An important characteristic of Millennials, according to Mr. Burstein, is a need to “redefine happiness. It’s interesting. It used to be that the way people lived their lives, going to college if they could, getting and keeping a job for life, marriage, house, car, kids – a long time accepted practice for living. You know, my grandmother, now in her 90s, was a Depression-era kid. She was a telephone operator for 50 years. She never stopped to examine that aspect of her life. The most important thing was insuring a paycheck.”
In contrast, Mr. Burstein said that his research and other published research finds a low home ownership index among Millennials. The generation expects to have 12 jobs in their lifetime. But he argues that Millennials “are not losing sight of the American dream but they are redefining it.

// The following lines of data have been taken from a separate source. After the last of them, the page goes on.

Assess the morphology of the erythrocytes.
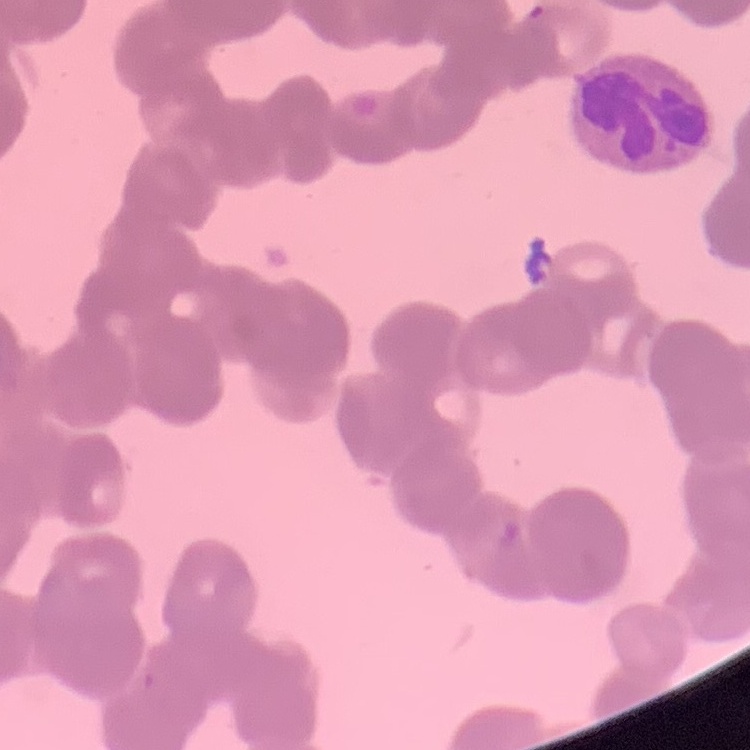

Rouleaux formation.

Summary:
  - Preparation: thin blood film
  - Image type: one tile cut from a larger photomicrograph
  - Stain: Field's or Giemsa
Identify the parasite.
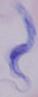

This is a trypanosome.

Photomicrograph. Captured at 1000x magnification.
Name the parasite shown.
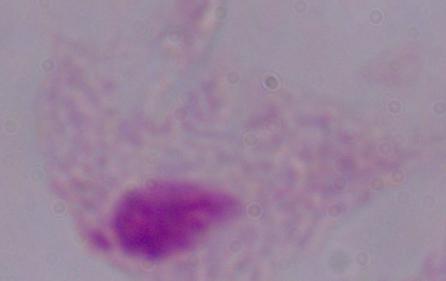
A trichomonad.

Summary:
  - Modality: photomicrograph
  - Magnification: 1000x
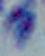

Summary:
  - Magnification: 1000x
  - Identification: Toxoplasma gondii
  - Modality: micrograph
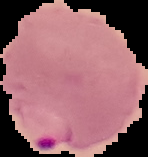

Summary:
  - Result: malaria parasites detected
  - Image size: 148×157 pixels
  - Preparation: thin blood smear
  - Image type: segmented cell region on a black background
Classify this cell by malaria status.
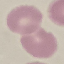
Uninfected.

image type = automatically extracted cell patch, resized to 64 × 64 pixels
stain = Giemsa
capture = smartphone through the microscope eyepiece
preparation = thin blood film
Assess this cell for malaria.
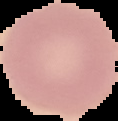

It is uninfected.

The area outside the segmented cell region is set to black. From a thin blood film. Image is 118×121 pixels.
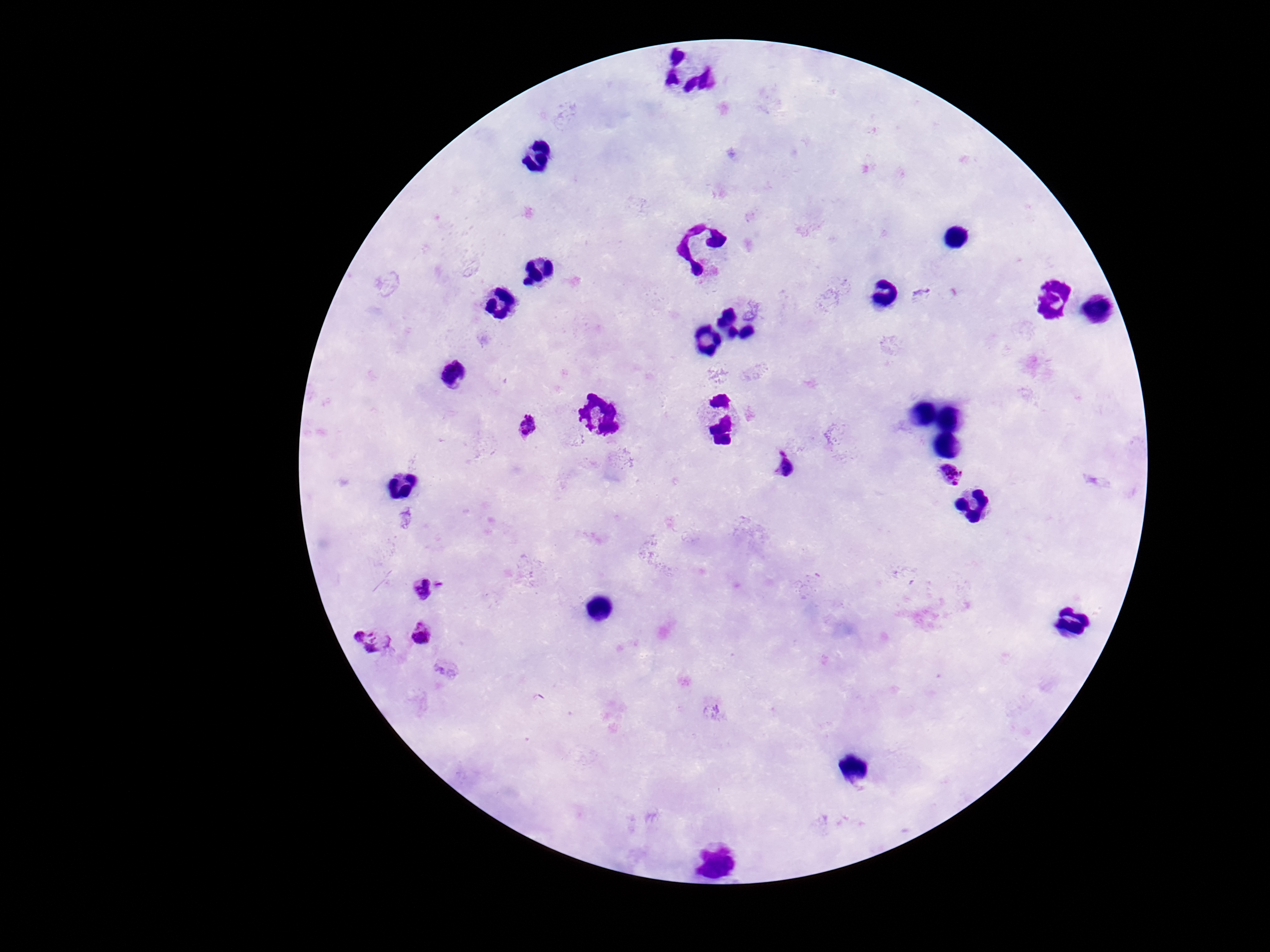

Approximate object centers, in pixels from the top-left corner. Plasmodium parasite locations: (x=923, y=293), (x=527, y=427), (x=783, y=465), (x=950, y=474), (x=440, y=585), (x=421, y=589), (x=421, y=633), (x=373, y=639). Single field of view. 100x magnification. Giemsa-stained preparation. Patient malaria status: positive. Photographed through the microscope eyepiece with a smartphone camera. Image is 1270×952 pixels. Thick blood film.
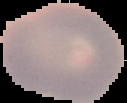 Segmented cell region on a black background. Malaria status: uninfected. From a thin blood film. Image is 127×103 pixels.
Assess this cell for malaria.
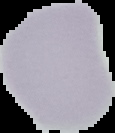
Uninfected.

Image is 115×133 pixels. From a thin blood smear. Segmented cell region on a black background.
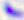

Summary:
  - Modality: micrograph
  - Magnification: 400x
  - Identification: Toxoplasma gondii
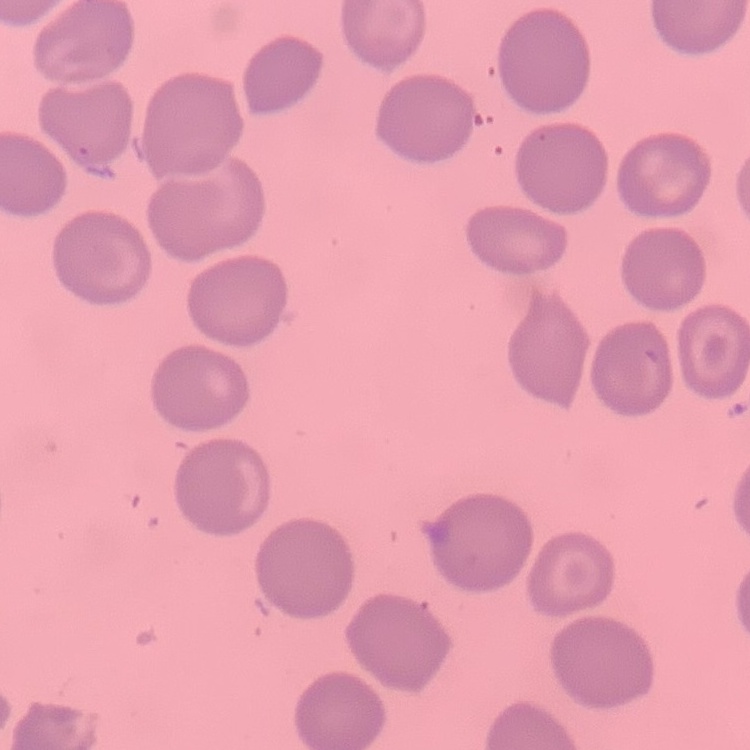

Summary:
  - Erythrocyte morphology: no rouleaux formation
  - Preparation: thin peripheral smear
  - Stain: Field's or Giemsa
  - Image type: one tile cut from a larger photomicrograph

“In surveys, we see little response to the importance of home ownership but strong belief that living in a community they can rely on is important. We find that only 25 percent of respondents rate getting married as important but nearly all regard finding a true life partner as important.
“The single biggest question recruiters say they get from applicants is in regard to the company’s position on social issues: does it encourage volunteerism, what are its social justice programs? And these questions are producing change.
“The corporate and government structure isn’t attractive… Many report that they will take a lower-paying job that allows them to make social contributions.
“Is Dilbert [a popular comic strip lampooning corporate life] dead? Dilbert may not be dead but he’s on the way out.”
As he describes it, the Millennial view of the workplace is more horizontal and less vertical or hierarchical. And the fact that this is happening is affecting other generations who say “Gee, this is interesting how these people think,” Mr. Burstein said.
“Many people don’t understand the generation: the way we use technology, the way we sleep, romance, work. A lot of people say our generation is entitled and narcissistic. I believe strongly that it’s too early to assess.
“I’m not saying all these [positive generational characteristics] are true or that they’ll all work out, but the signs are there. I named the book ‘Fast Future’ because the rate of change is faster than we can imagine. Fast future is going to be the new operating system for the next 20 to 30 years.
“This is not about a generation but a new social order,” he concluded.